The ability to intimidate a potential assailant is exceptionally useful and can often prevent the need to use violence altogether…but everyone isn’t capable of being intimidating. You do not magically become more intimidating to bad men when you put a gun on your hip.
In talking with a number of people who regularly openly carry, I get the feeling that a lot of them are hoping that showing the gun makes them sufficiently intimidating that they don’t have to fight…and this comes through loud and clear in the way they carry themselves.
Having the gun does not make up for not knowing how to fight, and if you pin your hopes on display of the gun intimidating the other guy into not wanting to test you on that it’s setting yourself up for disaster. Nobody who does this admits to themselves that they are doing it, of course…but lying to yourself doesn’t change the reality. You can’t Stuart Smalley yourself into being the sort of person who scares off bad guys.
Intimidation is a complex strategy that relies on a number of factors, some of them unique to the circumstances of the confrontation, to be effective. Having a gun doesn’t automatically check all those boxes for you.
Do not behave as if the other guy is going to be too intimidated to hurt you just because you have a gun. The would-be Good Samaritan’s decision to follow the agitated assailant out of the store to record his license plate was likely due to being overly confident in the intimidation power of the pistol on his hip. Had he realized that the agitated assailant wasn’t terribly scared of his gun, he might have played it smarter and stayed inside the store and maybe wouldn’t have had to shoot this guy.
Keep your options open:
The open display of the firearm in this situation removed options from the table. As soon as the agitated assailant started getting physical it became a lethal force situation because everybody knows there’s a gun involved…but that’s not the only way it can go wrong.

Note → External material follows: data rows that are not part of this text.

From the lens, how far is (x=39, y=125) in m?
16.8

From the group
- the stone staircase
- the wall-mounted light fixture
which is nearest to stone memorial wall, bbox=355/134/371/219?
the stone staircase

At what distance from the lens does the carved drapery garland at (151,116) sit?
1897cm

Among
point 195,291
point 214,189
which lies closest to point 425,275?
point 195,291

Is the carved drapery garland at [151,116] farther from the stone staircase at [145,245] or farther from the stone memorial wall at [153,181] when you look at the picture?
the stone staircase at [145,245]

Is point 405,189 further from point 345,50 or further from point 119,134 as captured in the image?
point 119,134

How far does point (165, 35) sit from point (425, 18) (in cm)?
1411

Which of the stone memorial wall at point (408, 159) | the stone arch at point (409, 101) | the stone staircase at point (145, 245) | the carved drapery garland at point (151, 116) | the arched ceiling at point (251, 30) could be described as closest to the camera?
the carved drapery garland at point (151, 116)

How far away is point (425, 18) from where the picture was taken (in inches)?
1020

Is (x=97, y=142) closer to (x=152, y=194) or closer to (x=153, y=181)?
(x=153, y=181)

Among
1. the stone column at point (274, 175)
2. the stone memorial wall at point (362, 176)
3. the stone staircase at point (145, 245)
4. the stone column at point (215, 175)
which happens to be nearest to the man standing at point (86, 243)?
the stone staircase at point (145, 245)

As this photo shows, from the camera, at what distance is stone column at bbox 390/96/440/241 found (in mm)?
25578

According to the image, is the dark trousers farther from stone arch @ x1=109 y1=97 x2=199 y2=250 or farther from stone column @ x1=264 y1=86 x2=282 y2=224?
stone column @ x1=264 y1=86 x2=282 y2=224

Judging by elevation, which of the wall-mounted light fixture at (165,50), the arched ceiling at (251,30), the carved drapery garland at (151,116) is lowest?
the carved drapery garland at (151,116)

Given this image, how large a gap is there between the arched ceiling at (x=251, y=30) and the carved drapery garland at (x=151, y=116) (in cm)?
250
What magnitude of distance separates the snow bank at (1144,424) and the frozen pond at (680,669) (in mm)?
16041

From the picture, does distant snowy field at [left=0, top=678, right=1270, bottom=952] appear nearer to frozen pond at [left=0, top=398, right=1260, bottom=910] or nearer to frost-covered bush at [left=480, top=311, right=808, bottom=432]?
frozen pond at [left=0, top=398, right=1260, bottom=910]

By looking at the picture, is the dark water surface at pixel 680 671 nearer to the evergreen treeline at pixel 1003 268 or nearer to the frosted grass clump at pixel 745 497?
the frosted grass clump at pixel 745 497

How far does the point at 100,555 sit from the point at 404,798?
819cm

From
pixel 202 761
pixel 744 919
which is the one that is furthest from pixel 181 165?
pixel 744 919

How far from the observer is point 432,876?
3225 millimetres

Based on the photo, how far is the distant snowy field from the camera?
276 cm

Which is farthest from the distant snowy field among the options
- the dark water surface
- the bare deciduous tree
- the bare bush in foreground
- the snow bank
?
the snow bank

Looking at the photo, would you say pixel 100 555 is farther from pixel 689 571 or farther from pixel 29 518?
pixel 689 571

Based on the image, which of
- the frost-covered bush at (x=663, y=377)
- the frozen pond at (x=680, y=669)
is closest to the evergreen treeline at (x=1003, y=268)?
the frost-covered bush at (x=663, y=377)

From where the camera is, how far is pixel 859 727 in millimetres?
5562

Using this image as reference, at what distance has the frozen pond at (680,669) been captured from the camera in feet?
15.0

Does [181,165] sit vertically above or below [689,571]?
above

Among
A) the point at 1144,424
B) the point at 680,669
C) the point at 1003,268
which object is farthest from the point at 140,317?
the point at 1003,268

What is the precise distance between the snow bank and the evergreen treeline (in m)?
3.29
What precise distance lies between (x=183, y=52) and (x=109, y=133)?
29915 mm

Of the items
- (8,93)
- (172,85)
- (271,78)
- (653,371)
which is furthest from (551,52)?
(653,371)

Say this agitated assailant had left the scene and called 911 reporting that he had been threatened with a gun…including giving an accurate description of the firearm in question to the police. I know of two occasions where something very similar has happened, one resulting in a normal nice guy looking down the barrel of multiple police-issue firearms.
I would much rather have the presence of my firearm become public knowledge at the moment of my choosing rather than leaving it out there for the other guy to factor into his actions. That gives me more options in a worsening situation.
I also make a habit of carrying OC spray with me because that’s another option. Would this fight have gone lethal if the would-be Good Samaritan had given the agitated assailant a snooter full of Sabre Red? It’s impossible to say for sure, but there have been many fights ended or prevented altogether by the judicious application of some liquid pain.
If the gun is the only plan you’ve got for hostile behavior from another human being, you are painting yourself into a pretty unpleasant corner. If this individual had more options he might have avoided the life altering decision of to killing another human being.
There’s a lot we can learn from this story if we are inclined to do so. I think this is a perfect example of where abiding by the proverb “Not my circus, not my monkeys” would have been a much better idea. The urge to help is laudable, but we have to be sophisticated enough to recognize exactly when a problem can be genuinely helped by our relatively modest capabilities and resources.
It’s one thing to fight when a violent criminal assault leaves you no other choice. It’s another to end up in a spiraling dance of stupidity that ends in gunfire.